Don’t stress about things that you can’t control
Jonathan Clements reminds us that here’s the least surprising thing you’ll read this week: you can’t control the financial markets. They’re driven by the news — and we simply don’t know what news we’ll get in the weeks and months ahead, whether it’s about the spread of the coronavirus, its impact on the global economy or something else entirely.
But don’t despair. There’s also much that we can control, including how much we save and spend, the amount of investment risk we take, how much we pay in investment costs, our portfolio’s tax efficiency and — most critically at a time like this — our own emotional reaction to market ups and downs.
Recency bias. In 2019, the S&P 500 stocks were up an impressive 28.9%, excluding dividends. This year, they’re down a fairly modest 7.8%. Which number are we focused on? You already know the answer. Instead of celebrating the huge gains enjoyed over the past decade, investors are fretting about the relatively modest losses suffered this year. Our thinking, alas, tends to be heavily influenced by whatever’s happened most recently.
Extrapolation. The S&P 500 has given up 12% over the past six trading days. The temptation is to take the past week’s losses and extrapolate them into the future. But that would be a classic investor mistake: We imagine we can forecast returns simply by looking at past performance.

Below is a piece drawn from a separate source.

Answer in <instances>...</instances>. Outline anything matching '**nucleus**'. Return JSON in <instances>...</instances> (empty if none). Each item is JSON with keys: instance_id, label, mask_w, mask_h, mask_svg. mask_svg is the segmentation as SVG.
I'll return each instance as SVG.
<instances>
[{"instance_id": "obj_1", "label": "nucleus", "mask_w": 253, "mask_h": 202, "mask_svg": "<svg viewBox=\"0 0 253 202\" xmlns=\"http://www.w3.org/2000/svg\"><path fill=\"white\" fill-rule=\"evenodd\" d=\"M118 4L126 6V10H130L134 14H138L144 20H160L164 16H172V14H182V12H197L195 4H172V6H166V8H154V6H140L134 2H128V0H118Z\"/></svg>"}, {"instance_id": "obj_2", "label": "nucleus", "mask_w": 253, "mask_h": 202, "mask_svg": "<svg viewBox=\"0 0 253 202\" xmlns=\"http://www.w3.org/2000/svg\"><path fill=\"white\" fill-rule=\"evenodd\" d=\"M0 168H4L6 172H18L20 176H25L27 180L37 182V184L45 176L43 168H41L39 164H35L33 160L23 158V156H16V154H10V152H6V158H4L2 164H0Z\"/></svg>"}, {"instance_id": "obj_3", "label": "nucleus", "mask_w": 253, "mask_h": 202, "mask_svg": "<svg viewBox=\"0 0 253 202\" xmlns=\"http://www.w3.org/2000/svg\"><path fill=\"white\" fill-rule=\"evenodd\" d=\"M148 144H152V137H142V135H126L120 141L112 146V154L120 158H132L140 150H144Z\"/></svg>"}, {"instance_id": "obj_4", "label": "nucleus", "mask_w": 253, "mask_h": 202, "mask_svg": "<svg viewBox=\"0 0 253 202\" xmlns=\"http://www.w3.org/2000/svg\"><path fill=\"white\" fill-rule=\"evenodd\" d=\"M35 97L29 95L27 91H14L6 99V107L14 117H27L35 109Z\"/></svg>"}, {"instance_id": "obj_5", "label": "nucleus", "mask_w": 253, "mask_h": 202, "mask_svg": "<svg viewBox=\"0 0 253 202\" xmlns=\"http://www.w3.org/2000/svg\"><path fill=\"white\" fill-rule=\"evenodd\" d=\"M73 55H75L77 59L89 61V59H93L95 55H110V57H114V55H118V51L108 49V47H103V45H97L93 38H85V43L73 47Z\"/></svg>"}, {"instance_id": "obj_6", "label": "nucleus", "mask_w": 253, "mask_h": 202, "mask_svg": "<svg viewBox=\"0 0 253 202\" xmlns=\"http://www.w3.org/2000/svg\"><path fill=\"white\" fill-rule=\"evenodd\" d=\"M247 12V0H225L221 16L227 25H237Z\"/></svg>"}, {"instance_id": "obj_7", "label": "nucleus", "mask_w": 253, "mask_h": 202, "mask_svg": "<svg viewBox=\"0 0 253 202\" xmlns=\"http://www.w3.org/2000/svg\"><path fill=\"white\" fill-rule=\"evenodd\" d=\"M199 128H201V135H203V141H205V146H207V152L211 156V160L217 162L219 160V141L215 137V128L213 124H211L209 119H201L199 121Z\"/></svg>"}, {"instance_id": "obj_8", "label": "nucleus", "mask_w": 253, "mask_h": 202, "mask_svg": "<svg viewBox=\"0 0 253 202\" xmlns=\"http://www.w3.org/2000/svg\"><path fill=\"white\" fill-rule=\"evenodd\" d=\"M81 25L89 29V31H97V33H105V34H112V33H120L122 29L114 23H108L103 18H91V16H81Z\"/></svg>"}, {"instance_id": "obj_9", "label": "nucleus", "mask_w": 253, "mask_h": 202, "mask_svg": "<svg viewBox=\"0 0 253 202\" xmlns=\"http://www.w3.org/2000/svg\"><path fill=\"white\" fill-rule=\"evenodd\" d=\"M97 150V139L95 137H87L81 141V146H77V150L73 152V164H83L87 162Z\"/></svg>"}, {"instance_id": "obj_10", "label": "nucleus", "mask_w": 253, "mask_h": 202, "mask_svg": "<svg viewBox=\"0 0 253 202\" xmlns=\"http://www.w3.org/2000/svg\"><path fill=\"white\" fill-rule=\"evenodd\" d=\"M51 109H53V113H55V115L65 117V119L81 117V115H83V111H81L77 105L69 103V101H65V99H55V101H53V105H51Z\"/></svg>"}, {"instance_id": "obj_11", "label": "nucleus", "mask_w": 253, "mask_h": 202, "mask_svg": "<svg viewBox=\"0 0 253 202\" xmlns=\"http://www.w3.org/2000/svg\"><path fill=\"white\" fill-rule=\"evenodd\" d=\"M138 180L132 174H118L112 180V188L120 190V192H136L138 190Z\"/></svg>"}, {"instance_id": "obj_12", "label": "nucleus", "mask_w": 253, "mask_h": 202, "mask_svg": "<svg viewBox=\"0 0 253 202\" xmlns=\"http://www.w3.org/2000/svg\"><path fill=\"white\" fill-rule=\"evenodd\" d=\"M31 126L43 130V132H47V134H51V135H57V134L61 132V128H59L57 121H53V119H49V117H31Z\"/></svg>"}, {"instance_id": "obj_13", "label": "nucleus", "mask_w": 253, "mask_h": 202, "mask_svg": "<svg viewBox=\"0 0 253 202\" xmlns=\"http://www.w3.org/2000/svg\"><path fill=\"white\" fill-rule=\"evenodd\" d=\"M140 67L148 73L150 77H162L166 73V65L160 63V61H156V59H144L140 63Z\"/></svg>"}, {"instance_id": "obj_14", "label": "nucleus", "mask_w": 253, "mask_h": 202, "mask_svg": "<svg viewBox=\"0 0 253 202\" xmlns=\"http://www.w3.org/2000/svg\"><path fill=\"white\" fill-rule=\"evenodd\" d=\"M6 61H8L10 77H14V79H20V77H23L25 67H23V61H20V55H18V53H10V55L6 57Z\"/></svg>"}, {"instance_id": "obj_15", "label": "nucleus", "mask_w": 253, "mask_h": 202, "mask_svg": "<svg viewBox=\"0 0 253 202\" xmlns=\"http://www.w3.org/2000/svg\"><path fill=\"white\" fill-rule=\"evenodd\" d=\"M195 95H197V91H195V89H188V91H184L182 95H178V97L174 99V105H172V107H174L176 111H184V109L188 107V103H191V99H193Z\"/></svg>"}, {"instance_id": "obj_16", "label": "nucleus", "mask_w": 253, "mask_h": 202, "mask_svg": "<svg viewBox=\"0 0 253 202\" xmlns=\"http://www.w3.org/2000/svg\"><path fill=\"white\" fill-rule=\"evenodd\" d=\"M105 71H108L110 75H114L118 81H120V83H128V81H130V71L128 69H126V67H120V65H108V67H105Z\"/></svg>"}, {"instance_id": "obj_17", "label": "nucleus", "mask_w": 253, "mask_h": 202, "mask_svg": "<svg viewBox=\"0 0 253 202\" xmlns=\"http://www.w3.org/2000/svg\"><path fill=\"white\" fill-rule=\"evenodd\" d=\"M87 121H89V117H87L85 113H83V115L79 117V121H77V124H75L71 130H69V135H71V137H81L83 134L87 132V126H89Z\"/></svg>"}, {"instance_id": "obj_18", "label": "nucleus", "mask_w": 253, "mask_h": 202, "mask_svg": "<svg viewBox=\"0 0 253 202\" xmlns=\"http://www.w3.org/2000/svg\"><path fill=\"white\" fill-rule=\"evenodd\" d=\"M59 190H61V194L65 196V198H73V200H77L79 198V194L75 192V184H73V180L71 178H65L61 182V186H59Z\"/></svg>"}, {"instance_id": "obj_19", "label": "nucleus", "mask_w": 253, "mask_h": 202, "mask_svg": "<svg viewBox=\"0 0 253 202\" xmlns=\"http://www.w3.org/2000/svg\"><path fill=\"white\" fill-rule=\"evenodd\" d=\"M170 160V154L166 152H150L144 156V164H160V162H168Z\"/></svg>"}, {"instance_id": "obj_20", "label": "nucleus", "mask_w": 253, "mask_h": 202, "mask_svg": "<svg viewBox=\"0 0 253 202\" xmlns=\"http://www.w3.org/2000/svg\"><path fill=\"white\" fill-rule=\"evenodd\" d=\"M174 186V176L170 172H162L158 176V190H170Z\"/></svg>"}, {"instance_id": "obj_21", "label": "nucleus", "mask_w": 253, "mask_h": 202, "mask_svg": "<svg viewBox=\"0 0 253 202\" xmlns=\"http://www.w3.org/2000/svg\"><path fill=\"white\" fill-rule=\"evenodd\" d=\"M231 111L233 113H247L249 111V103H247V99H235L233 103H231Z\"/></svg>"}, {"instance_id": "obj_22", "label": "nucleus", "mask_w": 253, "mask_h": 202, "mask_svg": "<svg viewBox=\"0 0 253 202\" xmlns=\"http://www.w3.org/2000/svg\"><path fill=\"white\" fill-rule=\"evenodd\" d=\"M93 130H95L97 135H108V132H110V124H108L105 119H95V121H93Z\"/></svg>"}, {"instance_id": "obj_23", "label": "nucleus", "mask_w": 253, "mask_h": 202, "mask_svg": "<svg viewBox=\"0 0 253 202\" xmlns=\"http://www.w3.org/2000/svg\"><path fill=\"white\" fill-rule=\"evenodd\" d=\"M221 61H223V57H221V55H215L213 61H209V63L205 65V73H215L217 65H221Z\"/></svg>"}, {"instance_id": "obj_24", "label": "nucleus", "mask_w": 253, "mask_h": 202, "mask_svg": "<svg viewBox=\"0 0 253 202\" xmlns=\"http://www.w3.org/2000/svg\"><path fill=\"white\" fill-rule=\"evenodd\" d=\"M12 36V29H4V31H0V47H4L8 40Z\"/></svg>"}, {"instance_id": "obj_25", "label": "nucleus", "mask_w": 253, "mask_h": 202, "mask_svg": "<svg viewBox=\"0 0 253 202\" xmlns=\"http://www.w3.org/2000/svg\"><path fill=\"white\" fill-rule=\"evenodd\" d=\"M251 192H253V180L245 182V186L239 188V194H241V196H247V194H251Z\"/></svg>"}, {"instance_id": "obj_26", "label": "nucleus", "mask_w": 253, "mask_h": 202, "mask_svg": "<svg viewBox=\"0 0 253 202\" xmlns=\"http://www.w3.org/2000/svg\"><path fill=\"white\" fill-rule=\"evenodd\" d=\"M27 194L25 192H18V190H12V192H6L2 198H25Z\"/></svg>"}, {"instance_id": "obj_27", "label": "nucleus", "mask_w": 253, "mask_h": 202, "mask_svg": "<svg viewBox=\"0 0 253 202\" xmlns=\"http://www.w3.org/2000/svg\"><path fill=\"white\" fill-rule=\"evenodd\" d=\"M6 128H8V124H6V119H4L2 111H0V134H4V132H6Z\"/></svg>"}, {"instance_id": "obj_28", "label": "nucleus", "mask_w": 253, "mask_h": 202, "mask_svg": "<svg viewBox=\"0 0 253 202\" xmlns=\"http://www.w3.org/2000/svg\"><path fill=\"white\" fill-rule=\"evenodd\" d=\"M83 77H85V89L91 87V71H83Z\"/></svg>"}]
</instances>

Unstable risk tolerance. Will those big investment bets involve stashing more in stocks or bailing out? Which way folks jump will likely depend, in part, on how recent market action has affected their tolerance for risk. In theory, we’re supposed to figure out how much risk we can stomach and then build a portfolio that reflects that. In practice, our appetite for risk tends to rise and fall with the financial markets — and right now a lot of investors are likely discovering they aren’t nearly as brave as they imagined.
The illusion of control. Faced with danger, often our instinct is to act. That can make us feel more in control of our destiny — but it may not be good for our financial future. Most of us hold a portfolio built to help us pay for retirement and other goals in the decades ahead.
Clements concludes by asking should we mess with that investment mix simply because of a few rough days in the market? To ask the question is to answer it.